Depuis sa création, ByteDance a diversifié son activité et s’est lancée dans le commerce en ligne, la réservation de voyage. Le groupe a également créé une application pour éditer des vidéos. À travers le monde, il compte plus de 150 000 employés dans plus de 120 villes. Ses ventes ont dépassé les 110 milliards de dollars en 2023, a rapporté Bloomberg en décembre. N’étant pas coté en Bourse, ByteDance n’est pas tenu de publier ses résultats, mais les médias estiment que son chiffre d’affaires tutoie ceux des plus grandes entreprises du monde.

TikTok a déclaré que 60% de ByteDance étaient détenus par des investisseurs institutionnels, dont le gestionnaire américain d’actifs BlackRock. Les fondateurs de ByteDance possèdent 20% des parts, le reste étant détenu par les employés du groupe, selon TikTok.
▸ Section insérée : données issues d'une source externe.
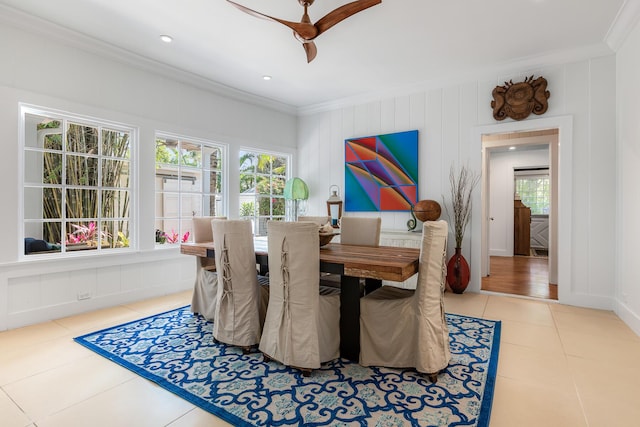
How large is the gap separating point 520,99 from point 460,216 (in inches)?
62.3

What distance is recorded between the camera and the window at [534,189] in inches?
328

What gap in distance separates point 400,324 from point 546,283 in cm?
391

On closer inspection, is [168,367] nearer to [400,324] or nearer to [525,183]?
[400,324]

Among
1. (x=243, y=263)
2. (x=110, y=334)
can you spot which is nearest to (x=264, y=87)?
(x=243, y=263)

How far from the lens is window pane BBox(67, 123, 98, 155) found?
3.45 meters

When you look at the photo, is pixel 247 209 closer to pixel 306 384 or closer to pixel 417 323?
pixel 306 384

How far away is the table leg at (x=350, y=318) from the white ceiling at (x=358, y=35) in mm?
2367

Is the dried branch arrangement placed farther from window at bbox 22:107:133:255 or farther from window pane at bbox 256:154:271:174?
window at bbox 22:107:133:255

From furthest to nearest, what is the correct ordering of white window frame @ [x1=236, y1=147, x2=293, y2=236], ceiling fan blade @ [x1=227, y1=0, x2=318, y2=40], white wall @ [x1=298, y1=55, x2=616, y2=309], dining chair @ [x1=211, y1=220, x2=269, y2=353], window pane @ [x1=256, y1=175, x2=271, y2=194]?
window pane @ [x1=256, y1=175, x2=271, y2=194] < white window frame @ [x1=236, y1=147, x2=293, y2=236] < white wall @ [x1=298, y1=55, x2=616, y2=309] < dining chair @ [x1=211, y1=220, x2=269, y2=353] < ceiling fan blade @ [x1=227, y1=0, x2=318, y2=40]

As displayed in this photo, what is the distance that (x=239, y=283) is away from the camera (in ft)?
8.41

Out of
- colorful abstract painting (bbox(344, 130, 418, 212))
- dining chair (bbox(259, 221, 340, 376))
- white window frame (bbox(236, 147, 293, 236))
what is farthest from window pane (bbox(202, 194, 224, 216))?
dining chair (bbox(259, 221, 340, 376))

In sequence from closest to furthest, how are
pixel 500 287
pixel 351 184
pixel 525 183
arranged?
pixel 500 287, pixel 351 184, pixel 525 183

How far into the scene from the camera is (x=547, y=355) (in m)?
2.49

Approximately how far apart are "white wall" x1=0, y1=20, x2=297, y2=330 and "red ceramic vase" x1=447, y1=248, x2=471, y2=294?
3527 mm
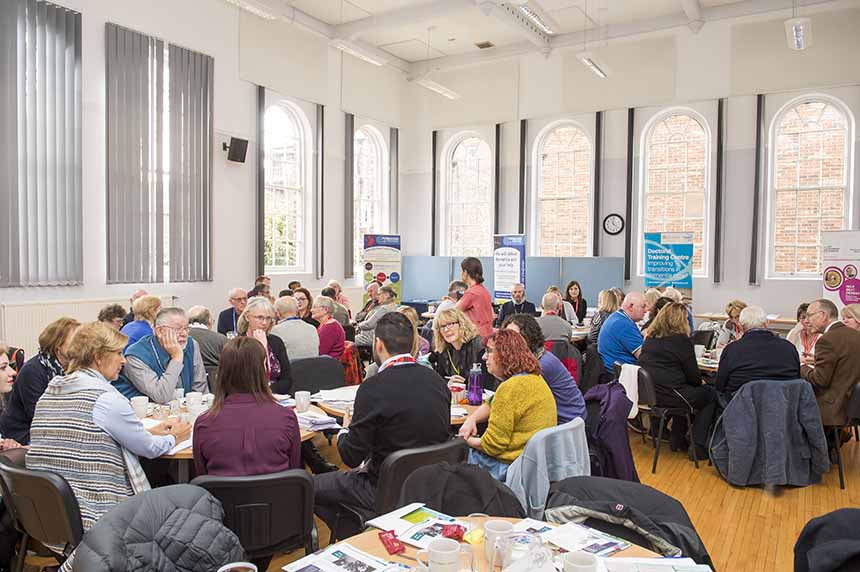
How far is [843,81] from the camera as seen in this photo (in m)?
9.38

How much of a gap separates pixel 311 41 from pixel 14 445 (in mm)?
9269

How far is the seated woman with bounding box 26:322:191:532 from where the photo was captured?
8.25 ft

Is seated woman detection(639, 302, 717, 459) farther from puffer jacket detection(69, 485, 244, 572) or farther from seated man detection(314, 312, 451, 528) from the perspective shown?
puffer jacket detection(69, 485, 244, 572)

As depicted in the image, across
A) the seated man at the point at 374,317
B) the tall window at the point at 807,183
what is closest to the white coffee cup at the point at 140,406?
the seated man at the point at 374,317

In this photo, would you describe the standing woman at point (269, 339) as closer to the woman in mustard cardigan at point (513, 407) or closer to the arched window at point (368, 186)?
the woman in mustard cardigan at point (513, 407)

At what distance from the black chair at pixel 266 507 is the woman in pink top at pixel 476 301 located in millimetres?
3858

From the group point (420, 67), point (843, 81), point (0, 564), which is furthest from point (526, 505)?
point (420, 67)

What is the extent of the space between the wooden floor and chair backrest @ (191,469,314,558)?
1.08 metres

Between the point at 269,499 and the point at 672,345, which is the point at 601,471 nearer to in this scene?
the point at 269,499

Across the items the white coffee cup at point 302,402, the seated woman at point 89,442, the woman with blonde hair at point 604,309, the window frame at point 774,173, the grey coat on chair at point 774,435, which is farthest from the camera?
the window frame at point 774,173

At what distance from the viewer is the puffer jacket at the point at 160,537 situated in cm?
171

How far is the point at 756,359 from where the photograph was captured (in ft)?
15.5

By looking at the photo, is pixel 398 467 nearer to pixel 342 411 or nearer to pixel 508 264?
pixel 342 411

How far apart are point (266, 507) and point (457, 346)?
256 centimetres
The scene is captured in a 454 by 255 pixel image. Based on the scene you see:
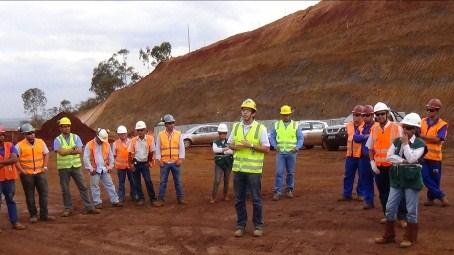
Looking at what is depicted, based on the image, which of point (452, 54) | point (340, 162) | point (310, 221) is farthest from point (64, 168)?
point (452, 54)

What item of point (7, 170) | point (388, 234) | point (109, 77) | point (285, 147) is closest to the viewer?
point (388, 234)

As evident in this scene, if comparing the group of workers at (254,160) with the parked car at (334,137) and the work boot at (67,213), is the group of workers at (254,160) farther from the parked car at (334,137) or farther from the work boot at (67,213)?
the parked car at (334,137)

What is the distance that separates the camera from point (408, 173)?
26.2 ft

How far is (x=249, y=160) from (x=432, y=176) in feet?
12.1

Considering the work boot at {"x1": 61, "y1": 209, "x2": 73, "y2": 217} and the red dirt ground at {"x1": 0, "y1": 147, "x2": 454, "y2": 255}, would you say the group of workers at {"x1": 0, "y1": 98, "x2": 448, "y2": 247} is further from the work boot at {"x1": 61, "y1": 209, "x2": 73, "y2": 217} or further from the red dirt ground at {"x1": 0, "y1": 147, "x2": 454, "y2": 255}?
the red dirt ground at {"x1": 0, "y1": 147, "x2": 454, "y2": 255}

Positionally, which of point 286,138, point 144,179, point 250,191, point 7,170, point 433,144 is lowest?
point 144,179

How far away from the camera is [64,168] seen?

Le Maroc hausse le ton face à l’utilisation «destructrice» et «néfaste» de TikTok

Le Maroc va-t-il interdire Tik Tok ? Le sujet fait débat dans le pays. Députés, journalistes et artistes demandent à restreindre la plateforme chinoise, voire à l’interdire sur le sol marocain. Avec plusieurs millions d’utilisateurs, le réseau social est l’un des plus populaires du pays et son utilisation est jugée « destructrice » et « néfaste » surtout pour les plus jeunes. Alors le Maroc va-t-il limiter l’accès des mineurs à ces contenus ou interdire l’utilisation de la plateforme ?

Valeurs contraires à celles du royaume chérifien, infractions récurrentes à la loi… les arguments de plusieurs députés marocains contre la plateforme chinoise sont nombreux. Selon eux, et notamment la députée de la majorité, Hanane Atraguine, les dérives qu’offre l’application TikTok exposent particulièrement les mineurs à des phénomènes comme la mendicité, des activités criminelles ou encore le harcèlement.

Il y a quelques mois, le cas d’un homme adulte, suivi par 135 000 personnes, réclamant des photos à une jeune fille de 12 ans, via la plateforme, avait alerté des militantes des droits des femmes et lancé la polémique. Cette affaire a mis en lumière le manque de lois relatives à la cybercriminalité dans le pays et c’est ce vide juridique que les députés veulent aujourd’hui combler.

Si certains proposent l’interdiction pure et simple de l’application sur le sol du royaume – rejoignant ainsi l’Inde, le Pakistan ou la Jordanie qui ont pris cette décision ces dernières années – d’autres préconisent une régulation plus stricte de TikTok, par exemple en restreignant l’accès aux mineurs ou en encadrant les pratiques commerciales qui se déroulent sur l’application.

Une réglementation commune

La plateforme chinoise revendique 1 milliard d’utilisateurs actifs chaque mois dans le monde et a fait du marché africain une priorité. Mais la multinationale fait face à l’inquiétude de nombreux États qui s’inquiètent de la diffusion à grande échelle des infos, qui estiment que certains contenus ne respectent pas les traditions ou encore les religions. Joint par RFI, Abdelkerim Yacoub Koundougoumi, directeur Afrique de l’organisation Internet sans frontières, estime que c’est aux États du continent africain de s’unir pour mettre en place des règles, des normes et de contraindre ainsi les dirigeants des réseaux sociaux.